Hotelaria em Benguela está em queda livre

O ramo hoteleiro em Benguela está neste momento com apenas 5,16% da facturação obtida em 2013. Assim, é improvável que no último trimestre de 2018 consiga lucrar o suficiente para se equiparar aos AKz 14.914.692.572,20 amealhados pelas unidades prestadoras de serviços no ano de 2013


FONTE: O PAÍS


As referências estatísticas sobre uso e frequência dos clientes do sector turístico em Benguela, no que toca à hotelaria e restauração, é espelhada maioritariamente na facturação obtida por cada empresa do ramo. Sendo evidente a quebra financeira que há em Angola, a drástica redução do poder de compra, fruto da constante inflação, é alarmante quando se analisam as receitas hoteleiras em Benguela em 2013 e 2018. Apesar de o número de turistas que visitaram Benguela estar dentro de uma diferença razoável, os lucros distam colossalmente.

Em 2013 obtiveram-se Akz 14.914.692.572,20, já 2018, até Setembro, contava com apenas 5,16% disso, 769.956.794,01 Akz. De acordo com o gabinete da Direcção de Hotelaria e Turismo, o número de turistas que percorreram a província de Benguela em 2013 correspondeu a 44.588. Até final do terceiro trimestre de 2018, somaram-se 35.057 turistas.

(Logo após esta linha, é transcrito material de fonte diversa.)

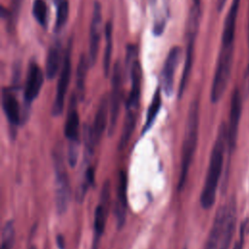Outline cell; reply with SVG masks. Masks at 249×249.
<instances>
[{"mask_svg":"<svg viewBox=\"0 0 249 249\" xmlns=\"http://www.w3.org/2000/svg\"><path fill=\"white\" fill-rule=\"evenodd\" d=\"M226 146L227 126L223 123L219 127L218 134L211 152L205 182L200 194V204L204 209L211 208L215 202L217 188L223 170Z\"/></svg>","mask_w":249,"mask_h":249,"instance_id":"cell-1","label":"cell"},{"mask_svg":"<svg viewBox=\"0 0 249 249\" xmlns=\"http://www.w3.org/2000/svg\"><path fill=\"white\" fill-rule=\"evenodd\" d=\"M198 102L197 100H194L190 105L186 122V128L182 146L180 173L177 187L178 191H182L185 186L189 169L196 149L198 139Z\"/></svg>","mask_w":249,"mask_h":249,"instance_id":"cell-2","label":"cell"},{"mask_svg":"<svg viewBox=\"0 0 249 249\" xmlns=\"http://www.w3.org/2000/svg\"><path fill=\"white\" fill-rule=\"evenodd\" d=\"M62 148L57 145L53 153L54 170V203L56 212L62 215L66 212L71 196V187L66 170Z\"/></svg>","mask_w":249,"mask_h":249,"instance_id":"cell-3","label":"cell"},{"mask_svg":"<svg viewBox=\"0 0 249 249\" xmlns=\"http://www.w3.org/2000/svg\"><path fill=\"white\" fill-rule=\"evenodd\" d=\"M232 59H233V45H222L220 53L218 56L217 66L214 74V79L211 87L210 92V99L213 103L218 102L229 83V79L231 76V66H232Z\"/></svg>","mask_w":249,"mask_h":249,"instance_id":"cell-4","label":"cell"},{"mask_svg":"<svg viewBox=\"0 0 249 249\" xmlns=\"http://www.w3.org/2000/svg\"><path fill=\"white\" fill-rule=\"evenodd\" d=\"M110 182L106 181L103 184L100 200L94 210V219H93V239H92V249H97L101 236L105 230L107 214L109 211L110 205Z\"/></svg>","mask_w":249,"mask_h":249,"instance_id":"cell-5","label":"cell"},{"mask_svg":"<svg viewBox=\"0 0 249 249\" xmlns=\"http://www.w3.org/2000/svg\"><path fill=\"white\" fill-rule=\"evenodd\" d=\"M71 48L68 46L66 53L63 58V63L61 67V71L59 74V78L57 81L56 92L54 96V100L52 107V114L54 117L59 116L62 113L65 95L67 92L70 75H71Z\"/></svg>","mask_w":249,"mask_h":249,"instance_id":"cell-6","label":"cell"},{"mask_svg":"<svg viewBox=\"0 0 249 249\" xmlns=\"http://www.w3.org/2000/svg\"><path fill=\"white\" fill-rule=\"evenodd\" d=\"M122 102V68L120 62H117L113 70L112 78V91L109 98V128L108 133L112 135L114 133L117 121L119 118L120 108Z\"/></svg>","mask_w":249,"mask_h":249,"instance_id":"cell-7","label":"cell"},{"mask_svg":"<svg viewBox=\"0 0 249 249\" xmlns=\"http://www.w3.org/2000/svg\"><path fill=\"white\" fill-rule=\"evenodd\" d=\"M242 109V98L241 93L237 88L232 91L230 105V116H229V124L227 126V147L229 152H232L235 148L238 125L241 117Z\"/></svg>","mask_w":249,"mask_h":249,"instance_id":"cell-8","label":"cell"},{"mask_svg":"<svg viewBox=\"0 0 249 249\" xmlns=\"http://www.w3.org/2000/svg\"><path fill=\"white\" fill-rule=\"evenodd\" d=\"M127 211V179L124 171H120L117 179L116 201L114 205V214L116 218L117 228L121 230L126 220Z\"/></svg>","mask_w":249,"mask_h":249,"instance_id":"cell-9","label":"cell"},{"mask_svg":"<svg viewBox=\"0 0 249 249\" xmlns=\"http://www.w3.org/2000/svg\"><path fill=\"white\" fill-rule=\"evenodd\" d=\"M181 57V49L179 47L172 48L163 64L162 70H161V86L163 92L169 96L173 92V85H174V75L176 68L178 66L179 60Z\"/></svg>","mask_w":249,"mask_h":249,"instance_id":"cell-10","label":"cell"},{"mask_svg":"<svg viewBox=\"0 0 249 249\" xmlns=\"http://www.w3.org/2000/svg\"><path fill=\"white\" fill-rule=\"evenodd\" d=\"M43 82L44 76L41 68L35 62H30L28 65L23 92L26 107H28L32 103V101L38 96L43 86Z\"/></svg>","mask_w":249,"mask_h":249,"instance_id":"cell-11","label":"cell"},{"mask_svg":"<svg viewBox=\"0 0 249 249\" xmlns=\"http://www.w3.org/2000/svg\"><path fill=\"white\" fill-rule=\"evenodd\" d=\"M101 23H102V13L101 5L99 2H95L93 5V12L89 29V64L93 65L97 58L99 42L101 37Z\"/></svg>","mask_w":249,"mask_h":249,"instance_id":"cell-12","label":"cell"},{"mask_svg":"<svg viewBox=\"0 0 249 249\" xmlns=\"http://www.w3.org/2000/svg\"><path fill=\"white\" fill-rule=\"evenodd\" d=\"M197 26L198 23L196 22H189L188 24V43H187V53H186V60H185V65L183 69V74L179 86V91H178V97L181 98L185 88L188 83V79L191 73V68H192V63H193V57H194V47H195V40H196V35L197 31Z\"/></svg>","mask_w":249,"mask_h":249,"instance_id":"cell-13","label":"cell"},{"mask_svg":"<svg viewBox=\"0 0 249 249\" xmlns=\"http://www.w3.org/2000/svg\"><path fill=\"white\" fill-rule=\"evenodd\" d=\"M2 108L12 126H17L21 123L20 107L17 96L11 89L4 88L2 89Z\"/></svg>","mask_w":249,"mask_h":249,"instance_id":"cell-14","label":"cell"},{"mask_svg":"<svg viewBox=\"0 0 249 249\" xmlns=\"http://www.w3.org/2000/svg\"><path fill=\"white\" fill-rule=\"evenodd\" d=\"M236 224V202L233 197L227 203V215L219 244V249H230Z\"/></svg>","mask_w":249,"mask_h":249,"instance_id":"cell-15","label":"cell"},{"mask_svg":"<svg viewBox=\"0 0 249 249\" xmlns=\"http://www.w3.org/2000/svg\"><path fill=\"white\" fill-rule=\"evenodd\" d=\"M131 76V88L126 100V111L137 112L139 106L140 90H141V66L138 60L132 62L130 68Z\"/></svg>","mask_w":249,"mask_h":249,"instance_id":"cell-16","label":"cell"},{"mask_svg":"<svg viewBox=\"0 0 249 249\" xmlns=\"http://www.w3.org/2000/svg\"><path fill=\"white\" fill-rule=\"evenodd\" d=\"M227 215V204L221 206L215 215L209 235L205 242L204 249H219V244Z\"/></svg>","mask_w":249,"mask_h":249,"instance_id":"cell-17","label":"cell"},{"mask_svg":"<svg viewBox=\"0 0 249 249\" xmlns=\"http://www.w3.org/2000/svg\"><path fill=\"white\" fill-rule=\"evenodd\" d=\"M109 110V99L103 96L100 100L98 109L96 111L93 124L91 125V133L95 145H97L100 142L102 134L106 129Z\"/></svg>","mask_w":249,"mask_h":249,"instance_id":"cell-18","label":"cell"},{"mask_svg":"<svg viewBox=\"0 0 249 249\" xmlns=\"http://www.w3.org/2000/svg\"><path fill=\"white\" fill-rule=\"evenodd\" d=\"M240 0H232L231 4V8L226 17L223 34H222V45H233L234 43V35H235V27L237 15L239 10Z\"/></svg>","mask_w":249,"mask_h":249,"instance_id":"cell-19","label":"cell"},{"mask_svg":"<svg viewBox=\"0 0 249 249\" xmlns=\"http://www.w3.org/2000/svg\"><path fill=\"white\" fill-rule=\"evenodd\" d=\"M64 134L68 143H79V114L76 107L75 97L72 98L68 110L64 125Z\"/></svg>","mask_w":249,"mask_h":249,"instance_id":"cell-20","label":"cell"},{"mask_svg":"<svg viewBox=\"0 0 249 249\" xmlns=\"http://www.w3.org/2000/svg\"><path fill=\"white\" fill-rule=\"evenodd\" d=\"M61 60V49L59 44L53 45L47 55L46 59V76L48 79L52 80L56 75Z\"/></svg>","mask_w":249,"mask_h":249,"instance_id":"cell-21","label":"cell"},{"mask_svg":"<svg viewBox=\"0 0 249 249\" xmlns=\"http://www.w3.org/2000/svg\"><path fill=\"white\" fill-rule=\"evenodd\" d=\"M136 116L137 112L132 111H126V115L124 118V123L123 126V130L121 133V138L119 142V150H123L127 145L130 136L134 130L135 124H136Z\"/></svg>","mask_w":249,"mask_h":249,"instance_id":"cell-22","label":"cell"},{"mask_svg":"<svg viewBox=\"0 0 249 249\" xmlns=\"http://www.w3.org/2000/svg\"><path fill=\"white\" fill-rule=\"evenodd\" d=\"M160 105H161V96H160V89H158L155 91V94L153 96V99L151 101V104L149 106V109L147 111V117H146V122L145 124L143 126V130L142 133L144 134L145 132H147L154 124L155 120L158 116V113L160 109Z\"/></svg>","mask_w":249,"mask_h":249,"instance_id":"cell-23","label":"cell"},{"mask_svg":"<svg viewBox=\"0 0 249 249\" xmlns=\"http://www.w3.org/2000/svg\"><path fill=\"white\" fill-rule=\"evenodd\" d=\"M56 2V19L54 29L58 32L66 23L69 14L68 0H55Z\"/></svg>","mask_w":249,"mask_h":249,"instance_id":"cell-24","label":"cell"},{"mask_svg":"<svg viewBox=\"0 0 249 249\" xmlns=\"http://www.w3.org/2000/svg\"><path fill=\"white\" fill-rule=\"evenodd\" d=\"M15 225L13 221H7L2 230L1 249H12L15 243Z\"/></svg>","mask_w":249,"mask_h":249,"instance_id":"cell-25","label":"cell"},{"mask_svg":"<svg viewBox=\"0 0 249 249\" xmlns=\"http://www.w3.org/2000/svg\"><path fill=\"white\" fill-rule=\"evenodd\" d=\"M105 38H106V45H105V52H104V72L107 76L109 73L111 56H112V46H113V38H112V24L111 22H107L105 27Z\"/></svg>","mask_w":249,"mask_h":249,"instance_id":"cell-26","label":"cell"},{"mask_svg":"<svg viewBox=\"0 0 249 249\" xmlns=\"http://www.w3.org/2000/svg\"><path fill=\"white\" fill-rule=\"evenodd\" d=\"M32 14L37 22L46 27L48 23V6L44 0H35L32 6Z\"/></svg>","mask_w":249,"mask_h":249,"instance_id":"cell-27","label":"cell"},{"mask_svg":"<svg viewBox=\"0 0 249 249\" xmlns=\"http://www.w3.org/2000/svg\"><path fill=\"white\" fill-rule=\"evenodd\" d=\"M89 63V62H88L87 58L84 55H82L79 61V65L77 67V88L81 95H83L84 89H85V81H86V75H87Z\"/></svg>","mask_w":249,"mask_h":249,"instance_id":"cell-28","label":"cell"},{"mask_svg":"<svg viewBox=\"0 0 249 249\" xmlns=\"http://www.w3.org/2000/svg\"><path fill=\"white\" fill-rule=\"evenodd\" d=\"M20 4H21V0H12V12H11V17H10L12 24H14V22L17 19L16 18L18 16Z\"/></svg>","mask_w":249,"mask_h":249,"instance_id":"cell-29","label":"cell"},{"mask_svg":"<svg viewBox=\"0 0 249 249\" xmlns=\"http://www.w3.org/2000/svg\"><path fill=\"white\" fill-rule=\"evenodd\" d=\"M248 46H249V22H248ZM244 87L247 93H249V61L247 65V69L245 72V78H244Z\"/></svg>","mask_w":249,"mask_h":249,"instance_id":"cell-30","label":"cell"},{"mask_svg":"<svg viewBox=\"0 0 249 249\" xmlns=\"http://www.w3.org/2000/svg\"><path fill=\"white\" fill-rule=\"evenodd\" d=\"M56 244H57L59 249H64L65 241H64V237L61 234L57 235V237H56Z\"/></svg>","mask_w":249,"mask_h":249,"instance_id":"cell-31","label":"cell"},{"mask_svg":"<svg viewBox=\"0 0 249 249\" xmlns=\"http://www.w3.org/2000/svg\"><path fill=\"white\" fill-rule=\"evenodd\" d=\"M226 2H227V0H218V1H217V8H218V11H221V10L224 8Z\"/></svg>","mask_w":249,"mask_h":249,"instance_id":"cell-32","label":"cell"},{"mask_svg":"<svg viewBox=\"0 0 249 249\" xmlns=\"http://www.w3.org/2000/svg\"><path fill=\"white\" fill-rule=\"evenodd\" d=\"M193 2H194V6L193 7L200 9V0H193Z\"/></svg>","mask_w":249,"mask_h":249,"instance_id":"cell-33","label":"cell"},{"mask_svg":"<svg viewBox=\"0 0 249 249\" xmlns=\"http://www.w3.org/2000/svg\"><path fill=\"white\" fill-rule=\"evenodd\" d=\"M30 249H36V248H34V247H31V248H30Z\"/></svg>","mask_w":249,"mask_h":249,"instance_id":"cell-34","label":"cell"},{"mask_svg":"<svg viewBox=\"0 0 249 249\" xmlns=\"http://www.w3.org/2000/svg\"><path fill=\"white\" fill-rule=\"evenodd\" d=\"M185 249H186V248H185Z\"/></svg>","mask_w":249,"mask_h":249,"instance_id":"cell-35","label":"cell"}]
</instances>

Decréscimos acentuados desde 2014

No ano de 2014, em Benguela facturou- se quatro vezes menos do que em 2013 nos serviços de hotelaria e restauração, equivalente a 3.036.204.375,20 Akz de receitas. Fruto, certamente, da visita de 32.542 turistas. Em 2015 a descida nos lucros continuou, registando-se Akz 2.900.505.709,88 arrecadados e a passagem de 30.793 turistas, número este também em decréscimo. Já em 2016 o índice de turistas aumentou ligeiramente para 34.421, porém os cofres do sector continuaram a empobrecer, com um rendimento de Akz 2.018.491.621,28. No ano passado deu-se uma “revira-volta”, com Akz 9.292.590.471,96 de facturação em hotéis, pensões, restaurantes, bares, cafés e afins, todavia, o número de turistas visitantes foi o mais baixo dos últimos 5 anos, 18.917 pessoas.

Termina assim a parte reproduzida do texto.